- Q1 2025 Group sales of $7.3 billion, -1% versus prior year (+3% CER)
- Q1 2025 EBITDA at $1.4 billion, +18% versus prior year (+26% CER)
- EBITDA margin 19.9%, +3.2% points up on prior year
- Robust Crop Protection sales performance during the quarter as channel destocking ends and driven by growth in new crop protection technologies; continued strong growth in China
- Strong margin recovery due to lower raw material costs, continued focus on productivity and 2024 restructuring initiatives further materializing; a more favorable business mix also contributed to a much higher EBITDA margin
- Cash flow continues to improve versus the prior year period
- Sustained R&D investments to advance innovation and ensure sustainable, long-term growth
Basel, Switzerland / Shanghai, China (April 30, 2025) - Syngenta Group announced financial results for the first quarter of 2025. Sales for the first quarter of 2025 were $7.3 billion, down $0.1 billion or -1%. At constant exchange rates (CER) sales increased by 3%. First quarter 2025 EBITDA increased strongly by 18% to $1.4 billion (26% CER).

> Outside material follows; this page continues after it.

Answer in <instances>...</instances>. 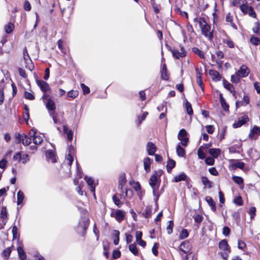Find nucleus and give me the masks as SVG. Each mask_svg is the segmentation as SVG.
Segmentation results:
<instances>
[{"mask_svg":"<svg viewBox=\"0 0 260 260\" xmlns=\"http://www.w3.org/2000/svg\"><path fill=\"white\" fill-rule=\"evenodd\" d=\"M194 22L199 23L201 29L202 34L211 41L213 37V30H211V26L207 23L205 18L203 17L196 18L194 19Z\"/></svg>","mask_w":260,"mask_h":260,"instance_id":"f257e3e1","label":"nucleus"},{"mask_svg":"<svg viewBox=\"0 0 260 260\" xmlns=\"http://www.w3.org/2000/svg\"><path fill=\"white\" fill-rule=\"evenodd\" d=\"M149 185L153 189V194L155 195L156 190H157L159 186V182L158 180V175L156 172H155L154 174L151 176L149 182Z\"/></svg>","mask_w":260,"mask_h":260,"instance_id":"f03ea898","label":"nucleus"},{"mask_svg":"<svg viewBox=\"0 0 260 260\" xmlns=\"http://www.w3.org/2000/svg\"><path fill=\"white\" fill-rule=\"evenodd\" d=\"M179 250L184 253H190L191 249V246L190 243L185 241L181 243L179 247Z\"/></svg>","mask_w":260,"mask_h":260,"instance_id":"7ed1b4c3","label":"nucleus"},{"mask_svg":"<svg viewBox=\"0 0 260 260\" xmlns=\"http://www.w3.org/2000/svg\"><path fill=\"white\" fill-rule=\"evenodd\" d=\"M111 216L114 217L119 222H121L125 216V212L121 210H117L115 212H112L111 213Z\"/></svg>","mask_w":260,"mask_h":260,"instance_id":"20e7f679","label":"nucleus"},{"mask_svg":"<svg viewBox=\"0 0 260 260\" xmlns=\"http://www.w3.org/2000/svg\"><path fill=\"white\" fill-rule=\"evenodd\" d=\"M37 83L40 88L41 90L44 92H46L51 90L49 84L45 81L37 80Z\"/></svg>","mask_w":260,"mask_h":260,"instance_id":"39448f33","label":"nucleus"},{"mask_svg":"<svg viewBox=\"0 0 260 260\" xmlns=\"http://www.w3.org/2000/svg\"><path fill=\"white\" fill-rule=\"evenodd\" d=\"M172 53L173 56L176 59H179L180 57H183L186 56V52L182 47L180 48V51L174 49L172 50Z\"/></svg>","mask_w":260,"mask_h":260,"instance_id":"423d86ee","label":"nucleus"},{"mask_svg":"<svg viewBox=\"0 0 260 260\" xmlns=\"http://www.w3.org/2000/svg\"><path fill=\"white\" fill-rule=\"evenodd\" d=\"M248 120L249 118L247 116H243L237 122H235L233 124V126L235 128L239 127L242 125L244 124L246 122L248 121Z\"/></svg>","mask_w":260,"mask_h":260,"instance_id":"0eeeda50","label":"nucleus"},{"mask_svg":"<svg viewBox=\"0 0 260 260\" xmlns=\"http://www.w3.org/2000/svg\"><path fill=\"white\" fill-rule=\"evenodd\" d=\"M146 148L148 154L150 155H154L156 150L155 145L152 142H148L147 143Z\"/></svg>","mask_w":260,"mask_h":260,"instance_id":"6e6552de","label":"nucleus"},{"mask_svg":"<svg viewBox=\"0 0 260 260\" xmlns=\"http://www.w3.org/2000/svg\"><path fill=\"white\" fill-rule=\"evenodd\" d=\"M237 72L240 75L241 77H245L248 75L249 70L246 66L242 65Z\"/></svg>","mask_w":260,"mask_h":260,"instance_id":"1a4fd4ad","label":"nucleus"},{"mask_svg":"<svg viewBox=\"0 0 260 260\" xmlns=\"http://www.w3.org/2000/svg\"><path fill=\"white\" fill-rule=\"evenodd\" d=\"M84 179L86 181L87 184L90 186L91 191L93 192V194L94 195L95 184L94 183L93 179L91 177H89L87 176H85Z\"/></svg>","mask_w":260,"mask_h":260,"instance_id":"9d476101","label":"nucleus"},{"mask_svg":"<svg viewBox=\"0 0 260 260\" xmlns=\"http://www.w3.org/2000/svg\"><path fill=\"white\" fill-rule=\"evenodd\" d=\"M260 134V127L257 126H254L253 128L250 131L249 134V137L251 139L256 138L255 135H259Z\"/></svg>","mask_w":260,"mask_h":260,"instance_id":"9b49d317","label":"nucleus"},{"mask_svg":"<svg viewBox=\"0 0 260 260\" xmlns=\"http://www.w3.org/2000/svg\"><path fill=\"white\" fill-rule=\"evenodd\" d=\"M153 161V160L149 157H145L144 159V167L146 172H150V166Z\"/></svg>","mask_w":260,"mask_h":260,"instance_id":"f8f14e48","label":"nucleus"},{"mask_svg":"<svg viewBox=\"0 0 260 260\" xmlns=\"http://www.w3.org/2000/svg\"><path fill=\"white\" fill-rule=\"evenodd\" d=\"M126 182V179L125 177V175H122L119 177V181H118V189L120 190V191L121 192H123V186L125 184Z\"/></svg>","mask_w":260,"mask_h":260,"instance_id":"ddd939ff","label":"nucleus"},{"mask_svg":"<svg viewBox=\"0 0 260 260\" xmlns=\"http://www.w3.org/2000/svg\"><path fill=\"white\" fill-rule=\"evenodd\" d=\"M219 247L222 250L230 252V246L226 240H222L219 242Z\"/></svg>","mask_w":260,"mask_h":260,"instance_id":"4468645a","label":"nucleus"},{"mask_svg":"<svg viewBox=\"0 0 260 260\" xmlns=\"http://www.w3.org/2000/svg\"><path fill=\"white\" fill-rule=\"evenodd\" d=\"M197 72V82L199 86L201 87L202 90H204V84L202 80V77L200 72L198 69H196Z\"/></svg>","mask_w":260,"mask_h":260,"instance_id":"2eb2a0df","label":"nucleus"},{"mask_svg":"<svg viewBox=\"0 0 260 260\" xmlns=\"http://www.w3.org/2000/svg\"><path fill=\"white\" fill-rule=\"evenodd\" d=\"M205 200L208 203L209 205L211 206V210L213 212H215L216 211L215 203L212 198L211 197L207 196L206 197Z\"/></svg>","mask_w":260,"mask_h":260,"instance_id":"dca6fc26","label":"nucleus"},{"mask_svg":"<svg viewBox=\"0 0 260 260\" xmlns=\"http://www.w3.org/2000/svg\"><path fill=\"white\" fill-rule=\"evenodd\" d=\"M46 107L49 111H54L55 109V105L52 100L45 102Z\"/></svg>","mask_w":260,"mask_h":260,"instance_id":"f3484780","label":"nucleus"},{"mask_svg":"<svg viewBox=\"0 0 260 260\" xmlns=\"http://www.w3.org/2000/svg\"><path fill=\"white\" fill-rule=\"evenodd\" d=\"M14 248V246H12L11 247H8L6 249H5V250H4L2 253L3 256L5 258L8 259L9 257V256L10 255V253H11L12 249Z\"/></svg>","mask_w":260,"mask_h":260,"instance_id":"a211bd4d","label":"nucleus"},{"mask_svg":"<svg viewBox=\"0 0 260 260\" xmlns=\"http://www.w3.org/2000/svg\"><path fill=\"white\" fill-rule=\"evenodd\" d=\"M221 151L218 148H211L209 150V153L213 157L217 158L220 155Z\"/></svg>","mask_w":260,"mask_h":260,"instance_id":"6ab92c4d","label":"nucleus"},{"mask_svg":"<svg viewBox=\"0 0 260 260\" xmlns=\"http://www.w3.org/2000/svg\"><path fill=\"white\" fill-rule=\"evenodd\" d=\"M88 226V223L87 220L84 219L82 222H79V225L78 227V231L81 230L85 231Z\"/></svg>","mask_w":260,"mask_h":260,"instance_id":"aec40b11","label":"nucleus"},{"mask_svg":"<svg viewBox=\"0 0 260 260\" xmlns=\"http://www.w3.org/2000/svg\"><path fill=\"white\" fill-rule=\"evenodd\" d=\"M209 74L212 77L213 80H215L216 81H219L221 79V77L219 74V73L214 70H210Z\"/></svg>","mask_w":260,"mask_h":260,"instance_id":"412c9836","label":"nucleus"},{"mask_svg":"<svg viewBox=\"0 0 260 260\" xmlns=\"http://www.w3.org/2000/svg\"><path fill=\"white\" fill-rule=\"evenodd\" d=\"M187 178V176L184 173H182L176 176L173 181L175 182H178L181 181H184Z\"/></svg>","mask_w":260,"mask_h":260,"instance_id":"4be33fe9","label":"nucleus"},{"mask_svg":"<svg viewBox=\"0 0 260 260\" xmlns=\"http://www.w3.org/2000/svg\"><path fill=\"white\" fill-rule=\"evenodd\" d=\"M223 84L224 87L232 93H235V89L233 85L228 82L227 81L223 80Z\"/></svg>","mask_w":260,"mask_h":260,"instance_id":"5701e85b","label":"nucleus"},{"mask_svg":"<svg viewBox=\"0 0 260 260\" xmlns=\"http://www.w3.org/2000/svg\"><path fill=\"white\" fill-rule=\"evenodd\" d=\"M1 218L2 219L3 222L5 224L7 221V212L5 207H3L0 213Z\"/></svg>","mask_w":260,"mask_h":260,"instance_id":"b1692460","label":"nucleus"},{"mask_svg":"<svg viewBox=\"0 0 260 260\" xmlns=\"http://www.w3.org/2000/svg\"><path fill=\"white\" fill-rule=\"evenodd\" d=\"M232 167L233 168L235 167L239 168L240 169H242L244 168L245 166V164L243 162L239 160H234V162L232 164Z\"/></svg>","mask_w":260,"mask_h":260,"instance_id":"393cba45","label":"nucleus"},{"mask_svg":"<svg viewBox=\"0 0 260 260\" xmlns=\"http://www.w3.org/2000/svg\"><path fill=\"white\" fill-rule=\"evenodd\" d=\"M46 156L51 159L52 162L56 161L55 154L53 150H49L46 152Z\"/></svg>","mask_w":260,"mask_h":260,"instance_id":"a878e982","label":"nucleus"},{"mask_svg":"<svg viewBox=\"0 0 260 260\" xmlns=\"http://www.w3.org/2000/svg\"><path fill=\"white\" fill-rule=\"evenodd\" d=\"M19 256L21 260H24L26 258V255L21 247H17Z\"/></svg>","mask_w":260,"mask_h":260,"instance_id":"bb28decb","label":"nucleus"},{"mask_svg":"<svg viewBox=\"0 0 260 260\" xmlns=\"http://www.w3.org/2000/svg\"><path fill=\"white\" fill-rule=\"evenodd\" d=\"M176 162L173 159H170L167 165V168L168 172L170 173L173 168H174L175 166Z\"/></svg>","mask_w":260,"mask_h":260,"instance_id":"cd10ccee","label":"nucleus"},{"mask_svg":"<svg viewBox=\"0 0 260 260\" xmlns=\"http://www.w3.org/2000/svg\"><path fill=\"white\" fill-rule=\"evenodd\" d=\"M119 232L117 230H114L113 236L114 238V244L116 245H118L119 241Z\"/></svg>","mask_w":260,"mask_h":260,"instance_id":"c85d7f7f","label":"nucleus"},{"mask_svg":"<svg viewBox=\"0 0 260 260\" xmlns=\"http://www.w3.org/2000/svg\"><path fill=\"white\" fill-rule=\"evenodd\" d=\"M31 139L27 137V136L23 134L22 135V138L21 142L24 145H28L31 143Z\"/></svg>","mask_w":260,"mask_h":260,"instance_id":"c756f323","label":"nucleus"},{"mask_svg":"<svg viewBox=\"0 0 260 260\" xmlns=\"http://www.w3.org/2000/svg\"><path fill=\"white\" fill-rule=\"evenodd\" d=\"M176 153L180 157H183L185 155V150L180 145H178L176 148Z\"/></svg>","mask_w":260,"mask_h":260,"instance_id":"7c9ffc66","label":"nucleus"},{"mask_svg":"<svg viewBox=\"0 0 260 260\" xmlns=\"http://www.w3.org/2000/svg\"><path fill=\"white\" fill-rule=\"evenodd\" d=\"M241 77L240 75L238 72H236L235 74L231 76V81L237 83L240 81Z\"/></svg>","mask_w":260,"mask_h":260,"instance_id":"2f4dec72","label":"nucleus"},{"mask_svg":"<svg viewBox=\"0 0 260 260\" xmlns=\"http://www.w3.org/2000/svg\"><path fill=\"white\" fill-rule=\"evenodd\" d=\"M220 101L221 105L222 108L224 109V110L228 111L229 110V106L226 104L225 101L222 97V95L221 94H220Z\"/></svg>","mask_w":260,"mask_h":260,"instance_id":"473e14b6","label":"nucleus"},{"mask_svg":"<svg viewBox=\"0 0 260 260\" xmlns=\"http://www.w3.org/2000/svg\"><path fill=\"white\" fill-rule=\"evenodd\" d=\"M202 183L205 186L210 188L212 187V182L206 177H202Z\"/></svg>","mask_w":260,"mask_h":260,"instance_id":"72a5a7b5","label":"nucleus"},{"mask_svg":"<svg viewBox=\"0 0 260 260\" xmlns=\"http://www.w3.org/2000/svg\"><path fill=\"white\" fill-rule=\"evenodd\" d=\"M129 250L135 255H137L138 254V250L135 243L131 244L129 245Z\"/></svg>","mask_w":260,"mask_h":260,"instance_id":"f704fd0d","label":"nucleus"},{"mask_svg":"<svg viewBox=\"0 0 260 260\" xmlns=\"http://www.w3.org/2000/svg\"><path fill=\"white\" fill-rule=\"evenodd\" d=\"M14 28V25L12 23H9L5 26V30L7 34H10Z\"/></svg>","mask_w":260,"mask_h":260,"instance_id":"c9c22d12","label":"nucleus"},{"mask_svg":"<svg viewBox=\"0 0 260 260\" xmlns=\"http://www.w3.org/2000/svg\"><path fill=\"white\" fill-rule=\"evenodd\" d=\"M24 194L21 191L19 190L17 192V204L20 205L22 203L23 199H24Z\"/></svg>","mask_w":260,"mask_h":260,"instance_id":"e433bc0d","label":"nucleus"},{"mask_svg":"<svg viewBox=\"0 0 260 260\" xmlns=\"http://www.w3.org/2000/svg\"><path fill=\"white\" fill-rule=\"evenodd\" d=\"M151 209L149 207H146L145 209L144 212L143 213V215L144 216L145 218H149L151 216Z\"/></svg>","mask_w":260,"mask_h":260,"instance_id":"4c0bfd02","label":"nucleus"},{"mask_svg":"<svg viewBox=\"0 0 260 260\" xmlns=\"http://www.w3.org/2000/svg\"><path fill=\"white\" fill-rule=\"evenodd\" d=\"M187 132L186 131V130L184 128H182L179 131V132L178 133V139H181L184 138H187Z\"/></svg>","mask_w":260,"mask_h":260,"instance_id":"58836bf2","label":"nucleus"},{"mask_svg":"<svg viewBox=\"0 0 260 260\" xmlns=\"http://www.w3.org/2000/svg\"><path fill=\"white\" fill-rule=\"evenodd\" d=\"M185 108H186V112L189 115H192V114L193 110H192V107H191V104L190 103H189L188 101L186 102V103H185Z\"/></svg>","mask_w":260,"mask_h":260,"instance_id":"ea45409f","label":"nucleus"},{"mask_svg":"<svg viewBox=\"0 0 260 260\" xmlns=\"http://www.w3.org/2000/svg\"><path fill=\"white\" fill-rule=\"evenodd\" d=\"M43 141L42 137L39 135L34 136L33 138V142L36 145L40 144Z\"/></svg>","mask_w":260,"mask_h":260,"instance_id":"a19ab883","label":"nucleus"},{"mask_svg":"<svg viewBox=\"0 0 260 260\" xmlns=\"http://www.w3.org/2000/svg\"><path fill=\"white\" fill-rule=\"evenodd\" d=\"M217 56L218 57V59L216 62L217 63L221 64H222V61L220 60V59H222L224 57L223 53L221 51H218L216 53Z\"/></svg>","mask_w":260,"mask_h":260,"instance_id":"79ce46f5","label":"nucleus"},{"mask_svg":"<svg viewBox=\"0 0 260 260\" xmlns=\"http://www.w3.org/2000/svg\"><path fill=\"white\" fill-rule=\"evenodd\" d=\"M129 184L133 186L136 191H138L141 188L140 184L138 182H136L134 181H131L129 182Z\"/></svg>","mask_w":260,"mask_h":260,"instance_id":"37998d69","label":"nucleus"},{"mask_svg":"<svg viewBox=\"0 0 260 260\" xmlns=\"http://www.w3.org/2000/svg\"><path fill=\"white\" fill-rule=\"evenodd\" d=\"M226 21L231 23L232 26L234 28H237L236 25L233 23V18L230 13H228L225 17Z\"/></svg>","mask_w":260,"mask_h":260,"instance_id":"c03bdc74","label":"nucleus"},{"mask_svg":"<svg viewBox=\"0 0 260 260\" xmlns=\"http://www.w3.org/2000/svg\"><path fill=\"white\" fill-rule=\"evenodd\" d=\"M78 95V91L77 90H71L68 92V96L72 98L75 99Z\"/></svg>","mask_w":260,"mask_h":260,"instance_id":"a18cd8bd","label":"nucleus"},{"mask_svg":"<svg viewBox=\"0 0 260 260\" xmlns=\"http://www.w3.org/2000/svg\"><path fill=\"white\" fill-rule=\"evenodd\" d=\"M113 201L115 204L117 205L118 207H120L122 205V203L120 201L118 198L116 196V194L114 195L112 197Z\"/></svg>","mask_w":260,"mask_h":260,"instance_id":"49530a36","label":"nucleus"},{"mask_svg":"<svg viewBox=\"0 0 260 260\" xmlns=\"http://www.w3.org/2000/svg\"><path fill=\"white\" fill-rule=\"evenodd\" d=\"M70 153H69L67 156H66V160H67V164L69 165V166H71L73 162V156H72L71 155V150H70Z\"/></svg>","mask_w":260,"mask_h":260,"instance_id":"de8ad7c7","label":"nucleus"},{"mask_svg":"<svg viewBox=\"0 0 260 260\" xmlns=\"http://www.w3.org/2000/svg\"><path fill=\"white\" fill-rule=\"evenodd\" d=\"M198 155L200 159H204L205 158V154L204 151L202 150V147H200L198 150Z\"/></svg>","mask_w":260,"mask_h":260,"instance_id":"09e8293b","label":"nucleus"},{"mask_svg":"<svg viewBox=\"0 0 260 260\" xmlns=\"http://www.w3.org/2000/svg\"><path fill=\"white\" fill-rule=\"evenodd\" d=\"M188 236V233L186 229L182 230L181 234H180L179 238L181 239H183Z\"/></svg>","mask_w":260,"mask_h":260,"instance_id":"8fccbe9b","label":"nucleus"},{"mask_svg":"<svg viewBox=\"0 0 260 260\" xmlns=\"http://www.w3.org/2000/svg\"><path fill=\"white\" fill-rule=\"evenodd\" d=\"M173 226H174L173 221L172 220L169 221V224L167 228V232L169 234H171L172 233Z\"/></svg>","mask_w":260,"mask_h":260,"instance_id":"3c124183","label":"nucleus"},{"mask_svg":"<svg viewBox=\"0 0 260 260\" xmlns=\"http://www.w3.org/2000/svg\"><path fill=\"white\" fill-rule=\"evenodd\" d=\"M214 161V157H207L205 159V162L207 165H213Z\"/></svg>","mask_w":260,"mask_h":260,"instance_id":"603ef678","label":"nucleus"},{"mask_svg":"<svg viewBox=\"0 0 260 260\" xmlns=\"http://www.w3.org/2000/svg\"><path fill=\"white\" fill-rule=\"evenodd\" d=\"M233 180L235 183H236L238 184H241L243 183V180L242 178L240 177L233 176Z\"/></svg>","mask_w":260,"mask_h":260,"instance_id":"864d4df0","label":"nucleus"},{"mask_svg":"<svg viewBox=\"0 0 260 260\" xmlns=\"http://www.w3.org/2000/svg\"><path fill=\"white\" fill-rule=\"evenodd\" d=\"M250 42L255 45H257L260 43V39L258 37H252L250 38Z\"/></svg>","mask_w":260,"mask_h":260,"instance_id":"5fc2aeb1","label":"nucleus"},{"mask_svg":"<svg viewBox=\"0 0 260 260\" xmlns=\"http://www.w3.org/2000/svg\"><path fill=\"white\" fill-rule=\"evenodd\" d=\"M81 87L82 89L84 94H86L89 93L90 89L88 87L86 86L84 84L81 83Z\"/></svg>","mask_w":260,"mask_h":260,"instance_id":"6e6d98bb","label":"nucleus"},{"mask_svg":"<svg viewBox=\"0 0 260 260\" xmlns=\"http://www.w3.org/2000/svg\"><path fill=\"white\" fill-rule=\"evenodd\" d=\"M193 51L195 53L198 54L201 58H204V53L197 48H193Z\"/></svg>","mask_w":260,"mask_h":260,"instance_id":"4d7b16f0","label":"nucleus"},{"mask_svg":"<svg viewBox=\"0 0 260 260\" xmlns=\"http://www.w3.org/2000/svg\"><path fill=\"white\" fill-rule=\"evenodd\" d=\"M21 161L22 164H25L29 160V156L27 154H23L21 156Z\"/></svg>","mask_w":260,"mask_h":260,"instance_id":"13d9d810","label":"nucleus"},{"mask_svg":"<svg viewBox=\"0 0 260 260\" xmlns=\"http://www.w3.org/2000/svg\"><path fill=\"white\" fill-rule=\"evenodd\" d=\"M31 7L29 3V2L27 0H25L24 4V9L25 10L29 11L31 10Z\"/></svg>","mask_w":260,"mask_h":260,"instance_id":"bf43d9fd","label":"nucleus"},{"mask_svg":"<svg viewBox=\"0 0 260 260\" xmlns=\"http://www.w3.org/2000/svg\"><path fill=\"white\" fill-rule=\"evenodd\" d=\"M21 153L20 152H17L15 155L13 156V159L14 160L17 161L18 162L21 161Z\"/></svg>","mask_w":260,"mask_h":260,"instance_id":"052dcab7","label":"nucleus"},{"mask_svg":"<svg viewBox=\"0 0 260 260\" xmlns=\"http://www.w3.org/2000/svg\"><path fill=\"white\" fill-rule=\"evenodd\" d=\"M24 96L28 100H33L35 99V96L34 95L28 92H25Z\"/></svg>","mask_w":260,"mask_h":260,"instance_id":"680f3d73","label":"nucleus"},{"mask_svg":"<svg viewBox=\"0 0 260 260\" xmlns=\"http://www.w3.org/2000/svg\"><path fill=\"white\" fill-rule=\"evenodd\" d=\"M42 99L45 103L48 101L52 100V96L50 94L45 92L43 96H42Z\"/></svg>","mask_w":260,"mask_h":260,"instance_id":"e2e57ef3","label":"nucleus"},{"mask_svg":"<svg viewBox=\"0 0 260 260\" xmlns=\"http://www.w3.org/2000/svg\"><path fill=\"white\" fill-rule=\"evenodd\" d=\"M161 78L165 80H167L168 79V76L167 74V71L161 70Z\"/></svg>","mask_w":260,"mask_h":260,"instance_id":"0e129e2a","label":"nucleus"},{"mask_svg":"<svg viewBox=\"0 0 260 260\" xmlns=\"http://www.w3.org/2000/svg\"><path fill=\"white\" fill-rule=\"evenodd\" d=\"M125 235L126 237V243L127 244L131 243L133 239V236L127 233H125Z\"/></svg>","mask_w":260,"mask_h":260,"instance_id":"69168bd1","label":"nucleus"},{"mask_svg":"<svg viewBox=\"0 0 260 260\" xmlns=\"http://www.w3.org/2000/svg\"><path fill=\"white\" fill-rule=\"evenodd\" d=\"M209 172H210V173L211 175H214V176H217L218 175V171L214 167L210 168L209 169Z\"/></svg>","mask_w":260,"mask_h":260,"instance_id":"338daca9","label":"nucleus"},{"mask_svg":"<svg viewBox=\"0 0 260 260\" xmlns=\"http://www.w3.org/2000/svg\"><path fill=\"white\" fill-rule=\"evenodd\" d=\"M120 252L118 250H114L112 254V257L114 259L118 258L120 256Z\"/></svg>","mask_w":260,"mask_h":260,"instance_id":"774afa93","label":"nucleus"}]
</instances>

Sales in the first quarter of 2025 were marginally lower in USD, despite a recovery in Crop Protection, with an end to channel destocking increasing demand, particularly in the US, and further strong growth in China. Sales were somewhat lower in other business segments; at ADAMA and Syngenta Group China the lower sales reflected the continued drive to focus on higher margin business and reduce sales of lower margin products.
Q1 2025 EBITDA significantly exceeded the previous year Q1 EBITDA, primarily driven by Crop Protection. Both Syngenta Group China and Seeds demonstrated solid performance. The EBITDA margin improved to 19.9%, an increase of 3.2 percentage points compared to prior year.